973.K Closest Points - Leetcode

In [1]:

import random, sys
import numpy as np
import matplotlib.pyplot as plt
sys.path.append("/home/swyoo/algorithm")
from utils.verbose import logging_time, printProgressBar

In [2]:

# toy examples 
points = [[3, 3], [5, -1], [-2, 4]]
K = 2

973. K_Closest_Points

leetcode

Naive

sort by distance

In [3]:

@logging_time
def naive(points, K):
    dist = lambda i: points[i][0]**2 + points[i][1]**2 
    return sorted(points, key=lambda x: x[0]**2 + x[1]**2)[:K]

In [4]:

naive(points, K, verbose=True)

WorkingTime[naive]: 0.00763 ms

[[3, 3], [-2, 4]]

Quick Select Approach

If we use quick select approach, the average time will be $O(n)$ like quick select.
if you want to know about details that describes why using quick select leads to $O(n)$ (averaging time),
please visit this url. You can run about more efficient approach to use quick select.

In [5]:

class Solution(object):
    @logging_time
    def kClosest(self, points, K):
        """
        :type points: List[List[int]]
        :type K: int
        :rtype: List[List[int]]
        """
        dist = lambda i: points[i][0] ** 2 + points[i][1] ** 2

        def partition(s, e):
            """ partition by randomized pivot distance with origin. """
            i = random.randint(s, e)
            points[e], points[i] = points[i], points[e]
            i = s - 1
            for j in range(s, e):
                if dist(j) < dist(e):
                    i += 1
                    points[i], points[j] = points[j], points[i]
            points[i + 1], points[e] = points[e], points[i + 1]
            return i + 1

        def select(s, e, K):
            if s >= e: return
            q = partition(s, e)
            if q - s + 1 < K: select(q + 1, e, K - (q - s + 1))
            elif q - s + 1 > K: select(s, q - 1, K)
            else: return

        select(0, len(points) - 1, K)
        return points[:K] # return top K points

sol = Solution()

In [6]:

sol.kClosest(points, K, verbose=True)

WorkingTime[kClosest]: 0.02193 ms

[[3, 3], [-2, 4]]

Analysis

In [8]:

SEED = 0
np.random.seed(seed=SEED)
random.seed(SEED)

num_exp = 10
t1, t2 = [0] * num_exp, [0] * num_exp
sizes = list(np.linspace(start=1000, stop=1e6, num=num_exp))
for i, size in enumerate(sizes):
    size = int(size)
    K = random.randint(1, size // 3)
    """ generate 2D points within 10*size square. """
    points = [np.random.randint(-5 * size, 5 * size, size=2).tolist() for i in range(size)]
    ans1, t1[i] = naive(points, K)
    ans2, t2[i] = sol.kClosest(points, K)
    assert False not in list(np.sum(np.array(ans1), axis=0) == np.sum(np.array(ans2), axis=0)), "not matched"
    printProgressBar(iteration=i+1, total=num_exp, msg='experiments ...', length=50)
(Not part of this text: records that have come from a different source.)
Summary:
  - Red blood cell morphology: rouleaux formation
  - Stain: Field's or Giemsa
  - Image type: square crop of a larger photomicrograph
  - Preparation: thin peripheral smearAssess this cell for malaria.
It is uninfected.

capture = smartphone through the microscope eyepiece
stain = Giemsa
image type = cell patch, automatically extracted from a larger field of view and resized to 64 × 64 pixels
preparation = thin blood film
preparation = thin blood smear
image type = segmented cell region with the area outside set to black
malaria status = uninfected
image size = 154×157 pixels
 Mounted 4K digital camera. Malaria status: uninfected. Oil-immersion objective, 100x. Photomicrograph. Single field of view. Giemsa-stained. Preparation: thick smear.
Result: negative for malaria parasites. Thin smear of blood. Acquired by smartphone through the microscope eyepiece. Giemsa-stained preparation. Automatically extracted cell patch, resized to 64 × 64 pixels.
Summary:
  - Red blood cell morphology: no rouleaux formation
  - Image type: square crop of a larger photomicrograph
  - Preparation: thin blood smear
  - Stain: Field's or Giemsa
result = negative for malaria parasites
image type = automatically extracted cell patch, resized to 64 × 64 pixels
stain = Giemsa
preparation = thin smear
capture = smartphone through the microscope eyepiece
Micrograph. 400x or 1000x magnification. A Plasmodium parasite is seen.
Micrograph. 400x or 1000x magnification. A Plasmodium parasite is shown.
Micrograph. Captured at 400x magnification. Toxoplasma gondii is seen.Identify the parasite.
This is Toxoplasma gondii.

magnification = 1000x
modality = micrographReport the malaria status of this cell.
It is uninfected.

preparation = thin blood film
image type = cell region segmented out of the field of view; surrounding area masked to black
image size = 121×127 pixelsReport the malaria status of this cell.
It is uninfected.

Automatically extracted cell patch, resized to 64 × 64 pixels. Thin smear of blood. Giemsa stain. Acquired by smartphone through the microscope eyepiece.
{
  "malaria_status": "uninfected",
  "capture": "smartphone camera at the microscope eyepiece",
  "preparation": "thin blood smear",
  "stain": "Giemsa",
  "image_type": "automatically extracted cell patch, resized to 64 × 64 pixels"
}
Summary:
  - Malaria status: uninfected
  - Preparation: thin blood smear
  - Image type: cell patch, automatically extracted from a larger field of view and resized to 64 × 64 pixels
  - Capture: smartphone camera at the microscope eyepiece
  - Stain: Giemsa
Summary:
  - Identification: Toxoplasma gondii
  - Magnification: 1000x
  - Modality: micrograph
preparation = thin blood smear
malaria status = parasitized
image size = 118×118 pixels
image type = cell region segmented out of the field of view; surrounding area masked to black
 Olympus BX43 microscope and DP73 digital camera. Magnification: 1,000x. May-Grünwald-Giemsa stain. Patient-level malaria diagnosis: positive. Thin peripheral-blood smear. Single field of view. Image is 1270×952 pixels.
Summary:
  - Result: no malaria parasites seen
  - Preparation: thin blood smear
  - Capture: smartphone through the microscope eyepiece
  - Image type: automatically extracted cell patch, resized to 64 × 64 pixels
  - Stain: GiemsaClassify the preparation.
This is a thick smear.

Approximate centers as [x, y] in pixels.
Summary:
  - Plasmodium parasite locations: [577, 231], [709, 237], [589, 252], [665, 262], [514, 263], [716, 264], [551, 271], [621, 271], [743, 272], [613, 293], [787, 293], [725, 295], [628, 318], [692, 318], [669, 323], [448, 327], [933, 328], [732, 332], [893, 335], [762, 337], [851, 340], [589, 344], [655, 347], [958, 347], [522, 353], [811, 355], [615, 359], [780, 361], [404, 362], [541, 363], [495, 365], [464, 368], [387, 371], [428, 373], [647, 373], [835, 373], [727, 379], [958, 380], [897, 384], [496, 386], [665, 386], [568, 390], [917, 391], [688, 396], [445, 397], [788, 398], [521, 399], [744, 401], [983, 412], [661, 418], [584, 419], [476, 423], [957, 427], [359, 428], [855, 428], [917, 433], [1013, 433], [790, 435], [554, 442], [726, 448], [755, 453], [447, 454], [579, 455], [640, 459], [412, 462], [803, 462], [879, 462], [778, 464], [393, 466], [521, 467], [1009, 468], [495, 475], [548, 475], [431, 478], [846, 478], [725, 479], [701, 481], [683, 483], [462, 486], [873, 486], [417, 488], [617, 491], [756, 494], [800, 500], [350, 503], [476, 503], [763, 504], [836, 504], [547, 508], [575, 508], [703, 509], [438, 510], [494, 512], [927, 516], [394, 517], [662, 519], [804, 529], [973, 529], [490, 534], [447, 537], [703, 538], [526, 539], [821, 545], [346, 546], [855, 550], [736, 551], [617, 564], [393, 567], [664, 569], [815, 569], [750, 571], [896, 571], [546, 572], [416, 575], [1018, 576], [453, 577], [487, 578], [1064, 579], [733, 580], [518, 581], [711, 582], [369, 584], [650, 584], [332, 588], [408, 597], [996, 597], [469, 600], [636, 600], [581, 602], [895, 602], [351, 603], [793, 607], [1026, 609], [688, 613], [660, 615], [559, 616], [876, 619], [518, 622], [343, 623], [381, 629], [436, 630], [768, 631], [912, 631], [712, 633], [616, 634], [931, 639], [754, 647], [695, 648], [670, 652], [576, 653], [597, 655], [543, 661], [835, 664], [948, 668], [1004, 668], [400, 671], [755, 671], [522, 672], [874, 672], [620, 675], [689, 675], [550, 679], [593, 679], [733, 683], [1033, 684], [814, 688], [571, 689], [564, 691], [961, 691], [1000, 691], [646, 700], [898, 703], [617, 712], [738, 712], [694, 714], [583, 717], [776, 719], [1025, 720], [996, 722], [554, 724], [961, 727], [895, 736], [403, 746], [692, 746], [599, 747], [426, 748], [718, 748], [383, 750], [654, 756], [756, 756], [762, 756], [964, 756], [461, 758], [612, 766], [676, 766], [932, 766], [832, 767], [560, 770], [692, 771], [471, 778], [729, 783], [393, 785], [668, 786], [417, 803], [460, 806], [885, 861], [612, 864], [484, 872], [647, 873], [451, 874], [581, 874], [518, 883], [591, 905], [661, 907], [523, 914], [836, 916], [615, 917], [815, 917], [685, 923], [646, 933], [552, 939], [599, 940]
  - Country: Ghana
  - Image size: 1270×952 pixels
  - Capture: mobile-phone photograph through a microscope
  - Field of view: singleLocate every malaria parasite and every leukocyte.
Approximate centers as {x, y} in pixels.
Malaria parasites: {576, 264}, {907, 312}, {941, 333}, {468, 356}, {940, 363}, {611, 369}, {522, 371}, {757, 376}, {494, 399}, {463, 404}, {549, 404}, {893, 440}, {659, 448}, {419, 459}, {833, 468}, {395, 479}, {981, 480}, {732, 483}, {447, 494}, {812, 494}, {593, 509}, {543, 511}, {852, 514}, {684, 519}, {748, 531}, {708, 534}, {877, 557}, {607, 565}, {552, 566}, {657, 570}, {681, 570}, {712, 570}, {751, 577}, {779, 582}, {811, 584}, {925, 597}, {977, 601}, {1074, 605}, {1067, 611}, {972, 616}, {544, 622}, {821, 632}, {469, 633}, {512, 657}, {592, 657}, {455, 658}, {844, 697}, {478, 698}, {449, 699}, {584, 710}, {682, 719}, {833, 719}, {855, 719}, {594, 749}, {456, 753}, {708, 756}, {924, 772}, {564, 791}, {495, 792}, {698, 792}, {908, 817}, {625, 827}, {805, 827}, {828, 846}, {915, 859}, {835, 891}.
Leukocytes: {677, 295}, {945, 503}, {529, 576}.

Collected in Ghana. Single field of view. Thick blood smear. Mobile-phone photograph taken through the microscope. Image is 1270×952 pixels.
|██████████████████████████████████████████████████| 100.0 % - experiments ...

In [9]:

plt.style.use(style="dark_background")
plt.grid(linestyle='--')
plt.xlabel('size')
plt.ylabel('time')
plt.title("Time Complexity Analysis")
plt.plot(sizes, t1, 'o-r', label="naive")
plt.plot(sizes, t2, '*-g', label="divide conquer")
plt.legend(loc='upper left')
plt.show()

Report

이론상으로는 divide and conquer가 더 좋지만, divide and conquer를 recursive version으로 구현했기 때문에,
overhead가 커서 sorted built-in 함수에 의한 sort가 더 빨랐다.